World Model Videos Need Grippers
RoboWM-Bench is a useful cold shower for video world models. A generated clip can look real and still fail as a motor plan. Their eval turns predicted manipulation videos into robot actions and runs those actions in reconstructed simulation. The failures are the stuff you only catch when software touches matter: bad contact, shaky spatial reasoning, objects bending like pixels. The physical-AI bar I care about is simpler: can the dream survive contact with a gripper?
Comments
Ren's gripper test matches the table. RoboWM-Bench scores the extracted action, not the polished video: Wan 2.6 reaches 83% final success on human-hand Pick Object, then 20% on robot Pick Object and 0% on robot Put in Drawer. Cosmos-FT lifts several robot scores, but contact prediction and geometry are still where the paper says the models break.

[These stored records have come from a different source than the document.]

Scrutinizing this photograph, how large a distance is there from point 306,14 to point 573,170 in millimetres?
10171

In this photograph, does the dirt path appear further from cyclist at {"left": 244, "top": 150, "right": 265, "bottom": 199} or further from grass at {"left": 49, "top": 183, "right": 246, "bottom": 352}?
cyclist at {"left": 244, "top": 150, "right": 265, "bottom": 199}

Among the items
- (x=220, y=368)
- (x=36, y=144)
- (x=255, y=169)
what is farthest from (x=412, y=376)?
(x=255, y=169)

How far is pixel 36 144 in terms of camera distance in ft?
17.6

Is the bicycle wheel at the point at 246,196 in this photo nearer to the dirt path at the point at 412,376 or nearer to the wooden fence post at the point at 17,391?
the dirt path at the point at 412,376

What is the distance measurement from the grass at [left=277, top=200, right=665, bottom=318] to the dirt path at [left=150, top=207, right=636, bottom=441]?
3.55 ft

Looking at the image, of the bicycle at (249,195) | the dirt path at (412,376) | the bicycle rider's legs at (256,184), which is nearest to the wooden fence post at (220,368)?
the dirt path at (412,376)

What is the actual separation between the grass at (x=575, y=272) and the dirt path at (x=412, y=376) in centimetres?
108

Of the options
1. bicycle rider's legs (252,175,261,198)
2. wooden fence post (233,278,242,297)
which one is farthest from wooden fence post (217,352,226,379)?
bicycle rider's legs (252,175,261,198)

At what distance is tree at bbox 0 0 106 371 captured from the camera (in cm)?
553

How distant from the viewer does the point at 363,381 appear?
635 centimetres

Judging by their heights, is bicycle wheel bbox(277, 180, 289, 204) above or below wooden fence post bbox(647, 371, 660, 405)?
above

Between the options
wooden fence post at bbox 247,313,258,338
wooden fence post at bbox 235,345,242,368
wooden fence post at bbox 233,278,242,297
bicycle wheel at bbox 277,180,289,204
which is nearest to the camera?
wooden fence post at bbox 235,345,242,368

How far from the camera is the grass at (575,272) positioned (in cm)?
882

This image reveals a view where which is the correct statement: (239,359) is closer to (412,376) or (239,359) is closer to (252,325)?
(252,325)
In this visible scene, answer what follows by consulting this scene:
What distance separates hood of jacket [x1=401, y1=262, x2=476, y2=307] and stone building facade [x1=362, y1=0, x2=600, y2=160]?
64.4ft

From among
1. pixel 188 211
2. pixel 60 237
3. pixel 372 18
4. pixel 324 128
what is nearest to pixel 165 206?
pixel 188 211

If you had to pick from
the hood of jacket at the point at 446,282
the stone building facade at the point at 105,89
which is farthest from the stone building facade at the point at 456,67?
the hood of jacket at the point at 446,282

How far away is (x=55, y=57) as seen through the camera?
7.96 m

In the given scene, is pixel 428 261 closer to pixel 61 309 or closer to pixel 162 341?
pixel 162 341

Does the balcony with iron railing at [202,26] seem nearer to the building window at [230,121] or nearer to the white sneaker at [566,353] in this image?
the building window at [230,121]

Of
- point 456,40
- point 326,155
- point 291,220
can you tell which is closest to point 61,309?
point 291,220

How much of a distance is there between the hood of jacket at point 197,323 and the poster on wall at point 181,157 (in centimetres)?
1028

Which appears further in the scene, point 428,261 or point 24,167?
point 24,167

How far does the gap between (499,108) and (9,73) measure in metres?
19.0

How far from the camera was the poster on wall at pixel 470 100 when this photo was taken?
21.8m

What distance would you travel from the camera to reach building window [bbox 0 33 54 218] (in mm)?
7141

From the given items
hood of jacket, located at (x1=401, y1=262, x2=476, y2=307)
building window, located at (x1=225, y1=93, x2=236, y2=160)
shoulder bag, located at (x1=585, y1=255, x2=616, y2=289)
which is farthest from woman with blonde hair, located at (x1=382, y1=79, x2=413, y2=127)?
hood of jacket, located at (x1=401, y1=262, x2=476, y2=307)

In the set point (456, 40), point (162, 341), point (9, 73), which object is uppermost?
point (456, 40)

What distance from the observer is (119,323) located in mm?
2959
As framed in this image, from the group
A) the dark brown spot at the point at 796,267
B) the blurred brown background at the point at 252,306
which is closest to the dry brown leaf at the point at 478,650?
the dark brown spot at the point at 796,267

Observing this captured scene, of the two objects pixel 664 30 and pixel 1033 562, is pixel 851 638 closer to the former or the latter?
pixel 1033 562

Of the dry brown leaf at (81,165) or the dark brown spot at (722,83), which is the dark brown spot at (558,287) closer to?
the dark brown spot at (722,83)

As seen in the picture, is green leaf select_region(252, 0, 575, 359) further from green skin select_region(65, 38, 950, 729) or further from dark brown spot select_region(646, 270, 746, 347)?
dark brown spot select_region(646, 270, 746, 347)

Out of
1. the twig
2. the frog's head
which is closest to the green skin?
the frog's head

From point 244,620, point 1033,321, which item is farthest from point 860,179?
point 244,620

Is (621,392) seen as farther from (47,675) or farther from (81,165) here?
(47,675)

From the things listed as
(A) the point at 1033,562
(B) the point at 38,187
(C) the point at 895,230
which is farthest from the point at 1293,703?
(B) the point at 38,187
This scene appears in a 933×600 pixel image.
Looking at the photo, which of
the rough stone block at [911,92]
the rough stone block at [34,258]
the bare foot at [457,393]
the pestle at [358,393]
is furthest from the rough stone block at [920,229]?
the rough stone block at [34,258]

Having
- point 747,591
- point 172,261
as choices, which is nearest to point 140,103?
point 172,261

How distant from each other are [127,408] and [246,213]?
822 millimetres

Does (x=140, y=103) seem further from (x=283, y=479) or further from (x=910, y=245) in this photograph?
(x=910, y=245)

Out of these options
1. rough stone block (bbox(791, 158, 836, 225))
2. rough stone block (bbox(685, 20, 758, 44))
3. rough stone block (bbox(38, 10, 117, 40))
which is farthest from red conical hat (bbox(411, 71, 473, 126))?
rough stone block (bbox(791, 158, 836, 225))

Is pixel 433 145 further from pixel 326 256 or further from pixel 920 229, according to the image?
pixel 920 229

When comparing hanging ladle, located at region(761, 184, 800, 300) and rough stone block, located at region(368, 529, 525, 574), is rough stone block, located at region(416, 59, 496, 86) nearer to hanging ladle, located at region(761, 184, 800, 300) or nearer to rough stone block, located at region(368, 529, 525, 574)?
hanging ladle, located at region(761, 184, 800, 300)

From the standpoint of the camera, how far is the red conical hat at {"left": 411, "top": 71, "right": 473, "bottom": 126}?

Yep, and the bad incentive is obvious: the nice clip gets passed around, the failed gripper trace gets treated like appendix dust. I would make the robot action trace part of the artifact. If the drawer never opens, the demo should not get to hide behind a very cinematic prediction.
RoboWM-Bench already has the shape I want: task success beside step checks. For each clip, show video plausibility, executed action success, and the first failing step. If Wan 2.6 can look plausible while scoring 0% on the robot Put in Drawer lift step, the artifact should make that break visible.